Worldview Pictures was founded by Stephen Trombley in 1989. The company was headquartered in London, England until 2003, when it moved its operations to New York City. The company's first theatrical release was The Execution Protocol (1992), which The New York Times compared to Frederick Wiseman's Titicut Follies http://movies.nytimes.com/movie/review?res=9F0CE2DB1431F93BA15757C0A965958260&scp=1&sq=stephen%20trombley&st=cse. It won Germany's top prize the Adolf Grimme Award along with many other honors. In 1994 Bruce Eadie joined Worldview as producer and managing director. Together with Trombley, he was responsible for over a dozen films and television series in the period 1994–2001. Their first collaboration was The Lynchburg Story (1993), on the forced sterilization of 8,000 children at a Virginia state facility.
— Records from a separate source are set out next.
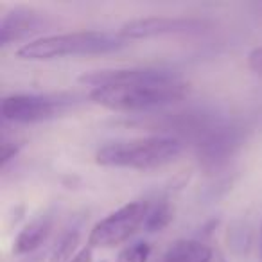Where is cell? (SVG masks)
Listing matches in <instances>:
<instances>
[{
    "mask_svg": "<svg viewBox=\"0 0 262 262\" xmlns=\"http://www.w3.org/2000/svg\"><path fill=\"white\" fill-rule=\"evenodd\" d=\"M126 45L127 41L119 33L76 31L65 34H49L27 41L16 51V58L26 61H47L67 56H97L117 52Z\"/></svg>",
    "mask_w": 262,
    "mask_h": 262,
    "instance_id": "obj_1",
    "label": "cell"
},
{
    "mask_svg": "<svg viewBox=\"0 0 262 262\" xmlns=\"http://www.w3.org/2000/svg\"><path fill=\"white\" fill-rule=\"evenodd\" d=\"M182 140L169 135H151L120 140L101 147L95 153V164L113 169L151 171L164 167L180 157Z\"/></svg>",
    "mask_w": 262,
    "mask_h": 262,
    "instance_id": "obj_2",
    "label": "cell"
},
{
    "mask_svg": "<svg viewBox=\"0 0 262 262\" xmlns=\"http://www.w3.org/2000/svg\"><path fill=\"white\" fill-rule=\"evenodd\" d=\"M189 84L180 77L165 83H140L129 86H104L90 92L92 102L112 112H146L182 101Z\"/></svg>",
    "mask_w": 262,
    "mask_h": 262,
    "instance_id": "obj_3",
    "label": "cell"
},
{
    "mask_svg": "<svg viewBox=\"0 0 262 262\" xmlns=\"http://www.w3.org/2000/svg\"><path fill=\"white\" fill-rule=\"evenodd\" d=\"M76 99L72 94H15L2 99L0 112L8 122H43L67 113Z\"/></svg>",
    "mask_w": 262,
    "mask_h": 262,
    "instance_id": "obj_4",
    "label": "cell"
},
{
    "mask_svg": "<svg viewBox=\"0 0 262 262\" xmlns=\"http://www.w3.org/2000/svg\"><path fill=\"white\" fill-rule=\"evenodd\" d=\"M151 205L147 201H131L108 214L90 230V248H115L129 239L140 226H144Z\"/></svg>",
    "mask_w": 262,
    "mask_h": 262,
    "instance_id": "obj_5",
    "label": "cell"
},
{
    "mask_svg": "<svg viewBox=\"0 0 262 262\" xmlns=\"http://www.w3.org/2000/svg\"><path fill=\"white\" fill-rule=\"evenodd\" d=\"M244 140H246L244 127L237 126V124L215 122L203 135L198 137V162L207 171L223 167L239 153Z\"/></svg>",
    "mask_w": 262,
    "mask_h": 262,
    "instance_id": "obj_6",
    "label": "cell"
},
{
    "mask_svg": "<svg viewBox=\"0 0 262 262\" xmlns=\"http://www.w3.org/2000/svg\"><path fill=\"white\" fill-rule=\"evenodd\" d=\"M212 24L205 18L192 16H146L122 24L117 33L124 40H149L157 36H171V34H198L210 29Z\"/></svg>",
    "mask_w": 262,
    "mask_h": 262,
    "instance_id": "obj_7",
    "label": "cell"
},
{
    "mask_svg": "<svg viewBox=\"0 0 262 262\" xmlns=\"http://www.w3.org/2000/svg\"><path fill=\"white\" fill-rule=\"evenodd\" d=\"M176 74L162 69H106L83 74L79 83L94 88L104 86H129L140 83H165L176 79Z\"/></svg>",
    "mask_w": 262,
    "mask_h": 262,
    "instance_id": "obj_8",
    "label": "cell"
},
{
    "mask_svg": "<svg viewBox=\"0 0 262 262\" xmlns=\"http://www.w3.org/2000/svg\"><path fill=\"white\" fill-rule=\"evenodd\" d=\"M49 26L51 20L45 13L26 6H16L9 9L0 22V43L6 47L15 41L27 40L34 34L43 33Z\"/></svg>",
    "mask_w": 262,
    "mask_h": 262,
    "instance_id": "obj_9",
    "label": "cell"
},
{
    "mask_svg": "<svg viewBox=\"0 0 262 262\" xmlns=\"http://www.w3.org/2000/svg\"><path fill=\"white\" fill-rule=\"evenodd\" d=\"M52 230V217L51 215H40V217L33 219L27 223L20 233L16 235L15 244H13V251L15 253H31V251L38 250L41 244L47 241L49 233Z\"/></svg>",
    "mask_w": 262,
    "mask_h": 262,
    "instance_id": "obj_10",
    "label": "cell"
},
{
    "mask_svg": "<svg viewBox=\"0 0 262 262\" xmlns=\"http://www.w3.org/2000/svg\"><path fill=\"white\" fill-rule=\"evenodd\" d=\"M214 251V248L201 243V241L183 239L176 241L169 248L162 262H210Z\"/></svg>",
    "mask_w": 262,
    "mask_h": 262,
    "instance_id": "obj_11",
    "label": "cell"
},
{
    "mask_svg": "<svg viewBox=\"0 0 262 262\" xmlns=\"http://www.w3.org/2000/svg\"><path fill=\"white\" fill-rule=\"evenodd\" d=\"M172 217H174L172 205L169 201H160L155 207H151L146 223H144V230H147V232H162L164 228H167Z\"/></svg>",
    "mask_w": 262,
    "mask_h": 262,
    "instance_id": "obj_12",
    "label": "cell"
},
{
    "mask_svg": "<svg viewBox=\"0 0 262 262\" xmlns=\"http://www.w3.org/2000/svg\"><path fill=\"white\" fill-rule=\"evenodd\" d=\"M77 244H79V228H72L58 241L54 251H52L49 262H70L74 258V251H76Z\"/></svg>",
    "mask_w": 262,
    "mask_h": 262,
    "instance_id": "obj_13",
    "label": "cell"
},
{
    "mask_svg": "<svg viewBox=\"0 0 262 262\" xmlns=\"http://www.w3.org/2000/svg\"><path fill=\"white\" fill-rule=\"evenodd\" d=\"M151 255V244L149 243H135L131 246H126L117 257V262H147Z\"/></svg>",
    "mask_w": 262,
    "mask_h": 262,
    "instance_id": "obj_14",
    "label": "cell"
},
{
    "mask_svg": "<svg viewBox=\"0 0 262 262\" xmlns=\"http://www.w3.org/2000/svg\"><path fill=\"white\" fill-rule=\"evenodd\" d=\"M248 67L251 72L262 76V47H257L248 54Z\"/></svg>",
    "mask_w": 262,
    "mask_h": 262,
    "instance_id": "obj_15",
    "label": "cell"
},
{
    "mask_svg": "<svg viewBox=\"0 0 262 262\" xmlns=\"http://www.w3.org/2000/svg\"><path fill=\"white\" fill-rule=\"evenodd\" d=\"M18 151H20L18 142H8V140H4L2 142V167H6L8 162L18 155Z\"/></svg>",
    "mask_w": 262,
    "mask_h": 262,
    "instance_id": "obj_16",
    "label": "cell"
},
{
    "mask_svg": "<svg viewBox=\"0 0 262 262\" xmlns=\"http://www.w3.org/2000/svg\"><path fill=\"white\" fill-rule=\"evenodd\" d=\"M94 260V253H92V248L90 246H84L74 255V258L70 262H92Z\"/></svg>",
    "mask_w": 262,
    "mask_h": 262,
    "instance_id": "obj_17",
    "label": "cell"
},
{
    "mask_svg": "<svg viewBox=\"0 0 262 262\" xmlns=\"http://www.w3.org/2000/svg\"><path fill=\"white\" fill-rule=\"evenodd\" d=\"M210 262H226V258L223 257L221 251L215 250V251H214V255H212V258H210Z\"/></svg>",
    "mask_w": 262,
    "mask_h": 262,
    "instance_id": "obj_18",
    "label": "cell"
},
{
    "mask_svg": "<svg viewBox=\"0 0 262 262\" xmlns=\"http://www.w3.org/2000/svg\"><path fill=\"white\" fill-rule=\"evenodd\" d=\"M257 9H258V11L262 13V2H260V4H257Z\"/></svg>",
    "mask_w": 262,
    "mask_h": 262,
    "instance_id": "obj_19",
    "label": "cell"
},
{
    "mask_svg": "<svg viewBox=\"0 0 262 262\" xmlns=\"http://www.w3.org/2000/svg\"><path fill=\"white\" fill-rule=\"evenodd\" d=\"M260 250H262V226H260Z\"/></svg>",
    "mask_w": 262,
    "mask_h": 262,
    "instance_id": "obj_20",
    "label": "cell"
}]
</instances>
This was followed by Drancy: A Concentration Camp in Paris 1941-1944, an account of French government complicity in the deportation of 72,500 Jews to Nazi death camps. Raising Hell (1995) is an account of the life of A. J. Bannister, a Missouri death row inmate who had featured in The Execution Protocol. Research gathered in the making of the film led to a last-minute stay of execution. Nuremberg (1996) marked the 50th anniversary of the Nuremberg Trials. Told exclusively from the points of view of participants in the trials, it won an Emmy for Outstanding Historical Programming in 1997. Also in 1997 War & Civilization, an 8-part series narrated by Walter Cronkite, aired on The Leaning Channel. Martin Sheen narrated Worldview Pictures’ 2001 feature, Stockpile: The New Nuclear Menace, which is the result of two years of research “inside the fence” at Los Alamos Nuclear Laboratory and the Russian nuclear city of Arzamas-16 (Sarov). In 2008 Worldview moved into theatrical production with the musical review Adirondack Awakening. In 2010 it released the DVD Spitzer Uncut, an interview with Stephen Trombley that explores the childhood, education, and political career of the former governor of New York.